▶ [Brief 1]: In the outline of the philosopher-kings' education, how many years of dialectic training do the most successful receive?

▶ [Document passage]:
▼

Allegory of the Cave

  • Begins with the allegory of the Cave, illustrating the effects of education on the soul.
  • Connects with the Sun and Line analogies.
  • Education aims to turn the soul around by changing desires.

Education of Philosopher-Kings

  • Initial education: music, poetry, physical training, elementary mathematics.
  • Followed by 2-3 years of compulsory physical training.
  • Ten years of education in mathematical science for successful candidates.
  • Five years of dialectic training for the most successful.
  • Fifteen years of practical political training.
  • Finally, those successful in politics are compelled to seek the good itself, equipping them to be philosopher-kings.

Mathematics in Education

  • Mathematics is central to the philosopher's education.
  • Dialectic is restricted to mature people who have mastered science.
  • Practical political training is a large component of education.

▲

▶ [Brief 2]: Report each line of the records below that contains the string "thick". Matching is case-sensitive.

▶ [Dataset records]:
▼

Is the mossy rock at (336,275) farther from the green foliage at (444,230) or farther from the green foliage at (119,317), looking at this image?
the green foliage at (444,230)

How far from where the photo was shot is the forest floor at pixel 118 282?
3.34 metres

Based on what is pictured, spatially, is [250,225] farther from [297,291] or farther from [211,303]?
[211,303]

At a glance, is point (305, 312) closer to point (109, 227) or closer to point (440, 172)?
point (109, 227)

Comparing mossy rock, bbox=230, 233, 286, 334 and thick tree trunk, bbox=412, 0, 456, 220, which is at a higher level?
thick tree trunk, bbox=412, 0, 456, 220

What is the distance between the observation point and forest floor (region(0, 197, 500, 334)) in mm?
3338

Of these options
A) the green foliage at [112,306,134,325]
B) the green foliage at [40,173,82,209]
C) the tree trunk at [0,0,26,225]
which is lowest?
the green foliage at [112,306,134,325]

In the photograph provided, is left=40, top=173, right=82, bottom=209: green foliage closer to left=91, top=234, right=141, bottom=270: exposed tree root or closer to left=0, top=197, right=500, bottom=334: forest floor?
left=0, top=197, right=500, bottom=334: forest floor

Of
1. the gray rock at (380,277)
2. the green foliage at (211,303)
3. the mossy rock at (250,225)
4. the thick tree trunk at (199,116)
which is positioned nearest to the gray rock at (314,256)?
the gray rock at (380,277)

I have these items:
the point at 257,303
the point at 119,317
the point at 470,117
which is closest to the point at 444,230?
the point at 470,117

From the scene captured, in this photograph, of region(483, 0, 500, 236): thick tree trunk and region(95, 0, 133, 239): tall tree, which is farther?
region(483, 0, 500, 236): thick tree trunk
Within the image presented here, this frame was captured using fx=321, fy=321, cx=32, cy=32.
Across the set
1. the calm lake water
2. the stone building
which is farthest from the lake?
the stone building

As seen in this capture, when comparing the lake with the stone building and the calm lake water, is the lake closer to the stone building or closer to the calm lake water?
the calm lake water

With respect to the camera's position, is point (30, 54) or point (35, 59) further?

▲

▶ [Task output 1]: Five years.

▶ [Task output 2]:
Comparing mossy rock, bbox=230, 233, 286, 334 and thick tree trunk, bbox=412, 0, 456, 220, which is at a higher level?
thick tree trunk, bbox=412, 0, 456, 220
4. the thick tree trunk at (199,116)
From the scene captured, in this photograph, of region(483, 0, 500, 236): thick tree trunk and region(95, 0, 133, 239): tall tree, which is farther?
region(483, 0, 500, 236): thick tree trunk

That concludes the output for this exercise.